I turn the other way. There’s a dark figure standing a dozen yards away, staring at me. He’s backlit, so I can’t make out any features, but I immediately reach into my purse and bring out my can of mace.

“Okay, that’s creepy as hell.” I grip my phone tighter. “Is this your Bruce Wayne impersonation? Because honestly, I’ve seen better.”

“If you don’t want strange men to confront you in dark alleys, Miss Tate, I’d suggest you stay out of them.”

“Wise words. If I try to leave, will you let me go?”

“You believe I’d hurt you? I’m insulted. Do you think I’m some kind of thug?”

“Of course not. I’m sure you’re a perfectly nice psychopath. But FYI, if you take a single step toward me right now, I’ll scream so loudly they’ll hear me back in Manhattan.”

A low chuckle comes through the phone. “As intrigued as I am to witness the full extent of your vocal range, calm down. There’s nothing to be afraid of.” The dark figure turns away, and a loud belch echoes off the walls of the alley. “That’s Charlie, the local wino. He’s harmless. Well, he could probably talk your ears off about what a bitch his ex-wife is, but other than that, he wouldn’t hurt a fly.”

I look around again, searching for another man, maybe crouching behind the line of dumpsters. “How are you seeing this?

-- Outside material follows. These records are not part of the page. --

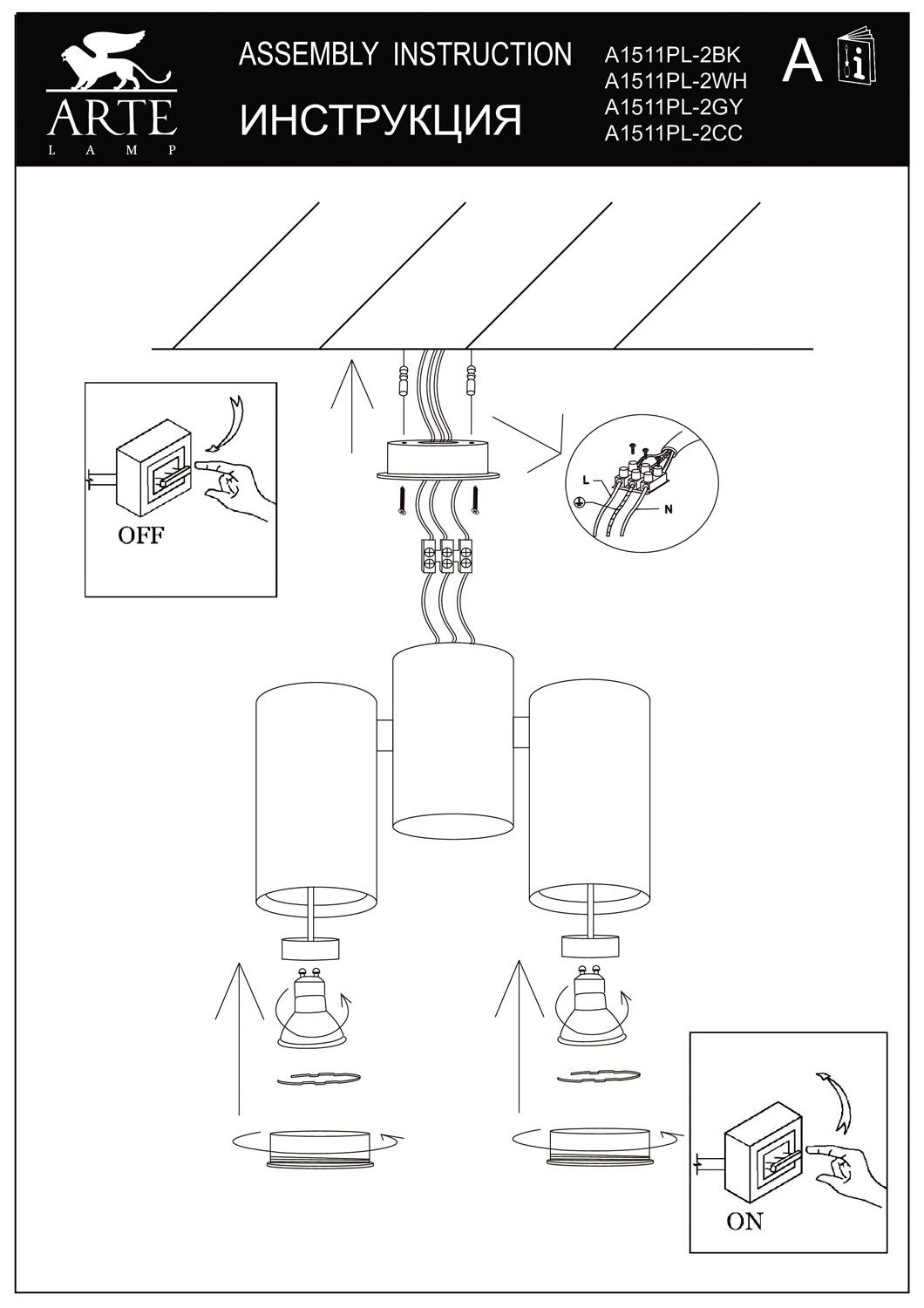 ARTE
LAMP

ASSEMBLY INSTRUCTION
ИНСТРУКЦИЯ

A1511PL-2BK
A1511PL-2WH
A1511PL-2GY
A1511PL-2CC

A

OFF

L
N

ON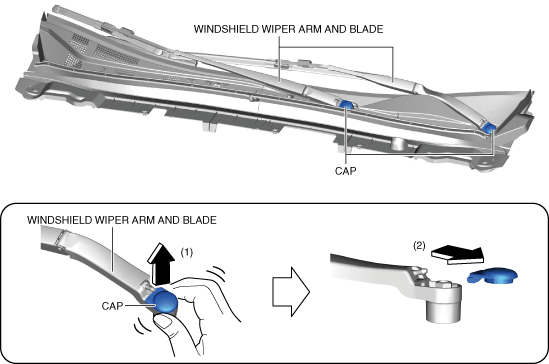 WINDSHIELD WIPER ARM AND BLADE

CAP

WINDSHIELD WIPER ARM AND BLADE

(1)

CAP

(2)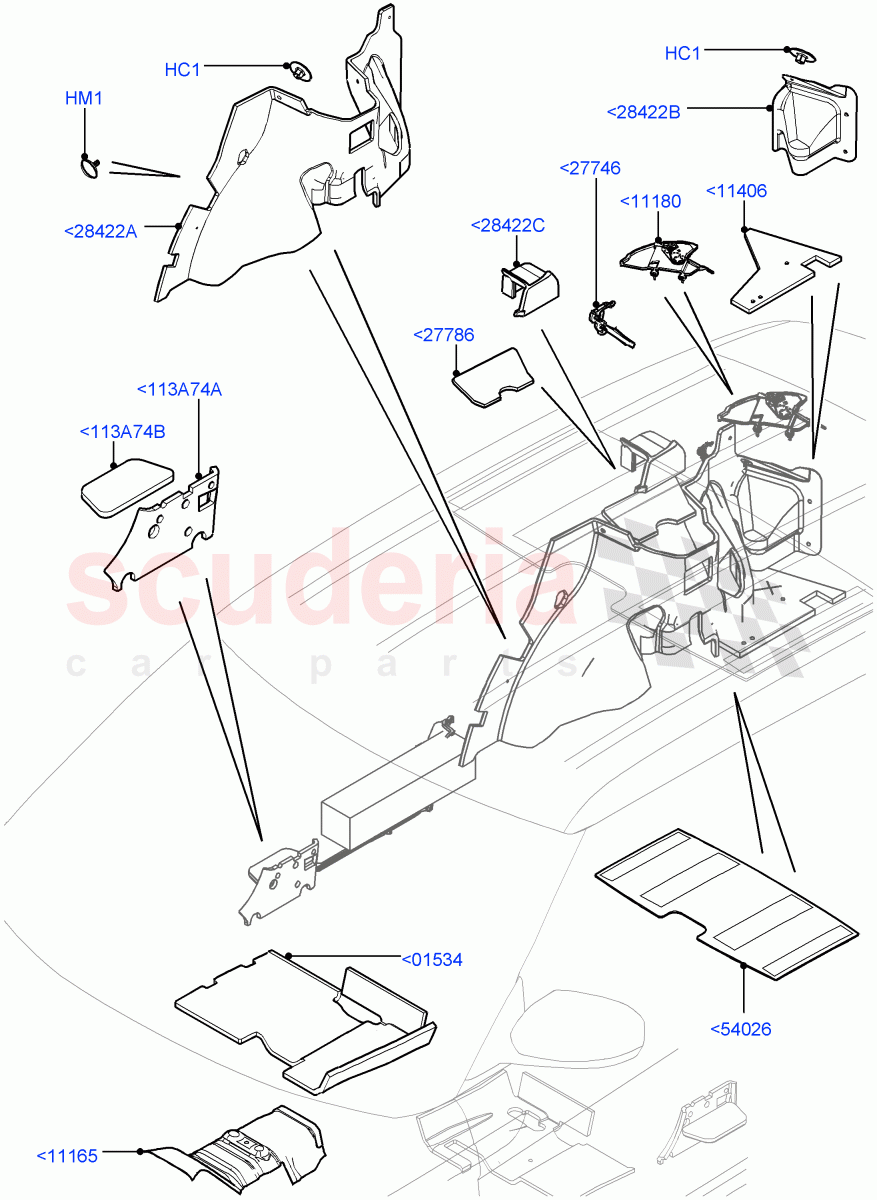 HC1

HM1

<28422A

HC1

<28422B

<27746

<11180

<11406

<28422C

<27786

<113A74A

<113A74B

scuderia
car parts

<01534

<54026

<11165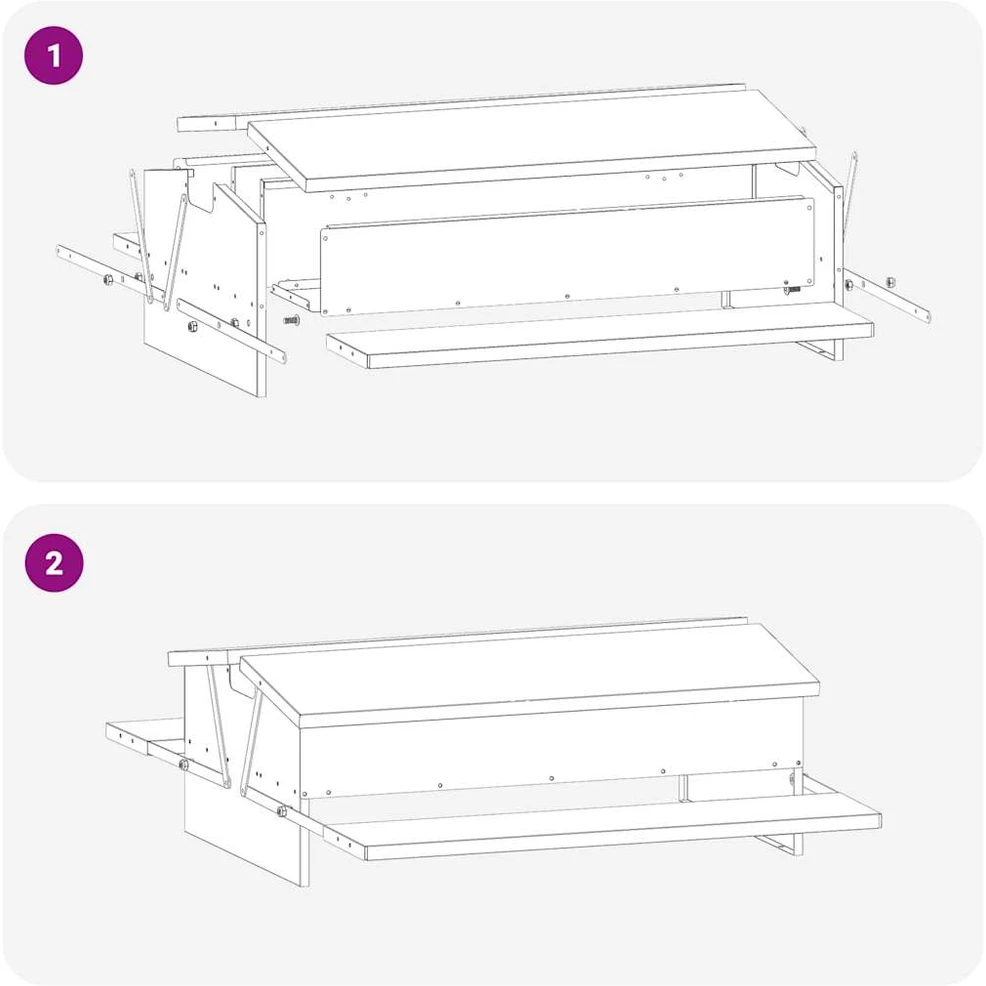 1

2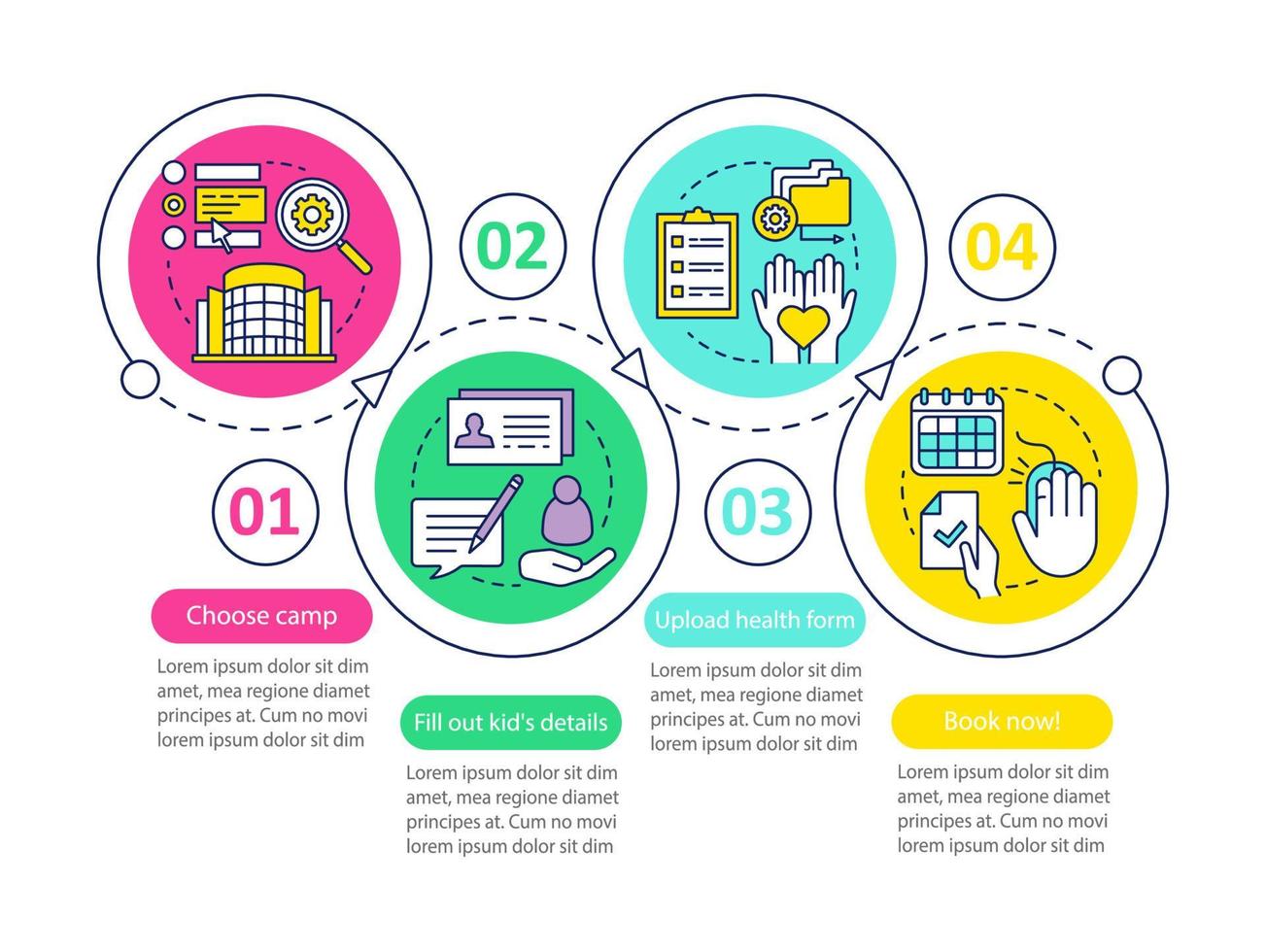 01

Choose camp

Lorem ipsum dolor sit dim amet, mea regione diamet principes at. Cum no movi lorem ipsum dolor sit dim

02

Fill out kid's details

Lorem ipsum dolor sit dim amet, mea regione diamet principes at. Cum no movi lorem ipsum dolor sit dim

03

Upload health form

Lorem ipsum dolor sit dim amet, mea regione diamet principes at. Cum no movi lorem ipsum dolor sit dim

04

Book now!

Lorem ipsum dolor sit dim amet, mea regione diamet principes at. Cum no movi lorem ipsum dolor sit dim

Are you here?”

“Look up to your right.” I glance up. Set back into the wall and camouflaged by the mural is a tiny security camera. “Smile, Miss Tate. You triggered my security system when you tampered with the keypad. I’m watching you on a live feed through my phone.”

“So, you’re not here?”

“No.”

“Pity. I’d very much like to slap you for scaring the crap out of me.”

“Actually, Charlie scared you. But by all means, go slap him. I think he’d be into that.”